Some economists see rent-seeking, the abuse of political power to secure public policies favoring their own finances. HMOs were a new model for that promised economies of size and scope. Early entrants had a “first mover advantage.” If they got laws enacted to keep potential competitors out, it would foster their own monopoly power. As nonprofits, they lacked incentives to maximize profits for shareholders.
But many incentives push nonprofit managers to increase the size of their organizations and thus earn higher compensation. In huge organizations, day-to-day incentives for managers don’t differ much between for-profit and nonprofit.
That the industry association for nonprofit HMOs lobbied heavily over the years to preserve the law supports the rent-seeking explanation. But Minnesota, where I live, has notoriously low margins for providers. Historic nonprofits may have tried to defend a monopoly position, but it is hard to argue they got much wealth.
Opponents of the ban long argued that letting for-profits participate would increase choices for consumers, create more competition, and thus motivate efficiency and innovation. Economic theory and history of supports this.
However, whether this actually will be true here remains to be proven. Margins already are low. It is hard to imagine corporate HMO heads salivating about getting into a lucrative bonanza.
Other states that had such bans repealed these over time, There is little indication that the public in those states suffered from repeal, but it is also hard to identify any great flowering of efficiency or service after repeal elsewhere.
Are there any general lessons here?
Economists have focused on discerning when government must act to provide something vital — say fire protection or tornado warnings — and when leaving things to private companies is fine, say providing onions, automobiles or bowling balls. But there has been little work on when nonprofits are optimal.
Historically, nonprofits arose where a market seemed too small for profit-making firms to jump in.
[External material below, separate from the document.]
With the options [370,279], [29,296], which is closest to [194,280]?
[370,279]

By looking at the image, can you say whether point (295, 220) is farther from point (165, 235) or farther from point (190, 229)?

Miners formed burial funds and farmers organized township mutual insurance agencies when commercial insurers scorned these markets.
Such mutuals — essentially owned by customers — also took root where information was valuable but scarce and members of some group could compile information better than for-profits. Close relationships between members made nonprofits more responsive.
For-profit competitors assert nonprofits have gotten tax or regulatory advantages. Commercial banks assert the same about credit unions.
Some humble mutuals have grown to enormous size. Some remain responsive: The uniformed-services mutual that insures my cars and house is among the best-run enterprises I know. Meanwhile, my college teachers’ retirement mutual is one of the worst. And it is not clear why either should get a special edge in taxation or regulation. Their managers probably would respond that at their scale, the advantages over a purely commercial firm are small.
Compare this to other countries, especially poor ones, and the importance to the U.S. economy of nonprofit enterprises comes into sharper relief. These entities have added diversity and responsiveness to our economy that is sorely lacking in nations having less-propitious cultures and institutions.
Repealing this ban constructs an interesting experiment. How things now change, if at all, will teach us something about the wisdom or silliness of the old ban.
My own prediction is that it will turn out like the federal law that prohibits onion-futures contracts. No evidence shows that the old law really helped or seriously harmed anyone. That will prove true for the repealed HMO ban.